To launch the navigation with changed arguments, use syntax
<arg_name>:=<value>
. For example, in order to use a stereo camera use:
ros2 launch leo_nav navigation.launch.xml use_stereo_camera:=true
AMCL localization​
AMCL is used in the
leo_nav
package to provide localization capabilities when the robot is already
mapped. It replaces the SLAM Toolbox in the navigation process when the
localization
argument is set to true in the navigation.launch.xml
file. Its
configuration can be found in the config/amcl.yaml
. To get more information
about the parameters, visit the
AMCL documentation.
To launch the navigation system with AMCL localization, use the following command:
ros2 launch leo_nav navigation.launch.xml localization:=true map_file:=/path/to/your/map.yaml
This will replace the SLAM Toolbox with AMCL and use the provided map file for
localization. The map can be obtained for example by running the SLAM Toolbox in
mapping mode and saving the map using the built in map_saver
wrapper:
ros2 service call /slam_toolbox/save_map slam_toolbox/srv/SaveMap "{name: {data: 'map_name'}}"

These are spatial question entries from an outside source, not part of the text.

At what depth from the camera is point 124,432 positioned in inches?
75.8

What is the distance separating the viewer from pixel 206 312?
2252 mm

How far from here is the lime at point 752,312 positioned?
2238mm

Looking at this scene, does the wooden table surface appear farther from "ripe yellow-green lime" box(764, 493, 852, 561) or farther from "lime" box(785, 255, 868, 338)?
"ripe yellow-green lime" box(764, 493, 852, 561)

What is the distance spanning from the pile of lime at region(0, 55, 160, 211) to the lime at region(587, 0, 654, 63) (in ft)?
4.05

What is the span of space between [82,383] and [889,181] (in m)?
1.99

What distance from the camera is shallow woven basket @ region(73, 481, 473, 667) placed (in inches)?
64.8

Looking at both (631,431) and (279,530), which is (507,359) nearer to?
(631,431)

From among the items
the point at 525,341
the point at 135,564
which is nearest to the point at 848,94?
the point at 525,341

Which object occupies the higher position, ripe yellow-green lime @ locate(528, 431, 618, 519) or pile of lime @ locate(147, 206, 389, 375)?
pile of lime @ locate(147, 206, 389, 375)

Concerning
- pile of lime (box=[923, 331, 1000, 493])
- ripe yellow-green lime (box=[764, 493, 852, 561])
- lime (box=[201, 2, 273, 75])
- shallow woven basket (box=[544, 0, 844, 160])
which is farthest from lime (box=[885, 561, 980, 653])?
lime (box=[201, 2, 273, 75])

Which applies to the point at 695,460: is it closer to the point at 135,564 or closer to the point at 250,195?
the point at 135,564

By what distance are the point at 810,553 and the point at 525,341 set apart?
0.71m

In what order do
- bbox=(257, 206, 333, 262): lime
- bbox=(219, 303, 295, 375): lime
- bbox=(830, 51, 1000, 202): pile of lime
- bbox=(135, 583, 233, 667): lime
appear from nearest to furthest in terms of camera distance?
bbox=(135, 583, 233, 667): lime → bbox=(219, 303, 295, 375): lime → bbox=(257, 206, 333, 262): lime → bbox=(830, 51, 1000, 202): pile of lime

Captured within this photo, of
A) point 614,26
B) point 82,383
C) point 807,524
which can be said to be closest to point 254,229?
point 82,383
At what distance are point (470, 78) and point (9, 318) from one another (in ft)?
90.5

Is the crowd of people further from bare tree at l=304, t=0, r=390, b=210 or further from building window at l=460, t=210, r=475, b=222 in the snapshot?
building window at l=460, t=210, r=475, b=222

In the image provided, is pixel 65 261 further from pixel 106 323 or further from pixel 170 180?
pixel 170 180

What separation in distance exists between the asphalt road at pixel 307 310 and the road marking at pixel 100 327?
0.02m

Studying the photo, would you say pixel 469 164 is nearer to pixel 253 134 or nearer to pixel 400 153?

For AMCL to start working, you need to specify the estimated position of the
robot in the map. You can do this by setting the initial pose in RViz2 using the
2D Pose Estimate tool (highlighted in the image below) located at the top of the
RViz2 window. Remember to change the fixed frame to map
before setting the
initial pose.

The initial pose can also be set by publishing a
geometry_msgs/PoseWithCovarianceStamped
message on the /initialpose
topic or
by setting the set_initial_pose
parameter to true
and initial_pose
to the
desired pose in the AMCL configuration file. It is also possible to set the pose
multiple times, AMCL will update the initial pose each time you set it.
After setting the initial pose, AMCL should start publishing the
map->base_footprint
transform and the errors visible in RViz2 should
disappear. If that is the case, you can send navigation goals as before, and the
robot should be able to localize itself and navigate to the goal using the
provided map.
Don't worry if you have minor inaccuracies in the initial pose, AMCL will correct them over time as it receives more sensor data when the robot moves. However, the better the initial pose, the more accurate the localization will be from the start.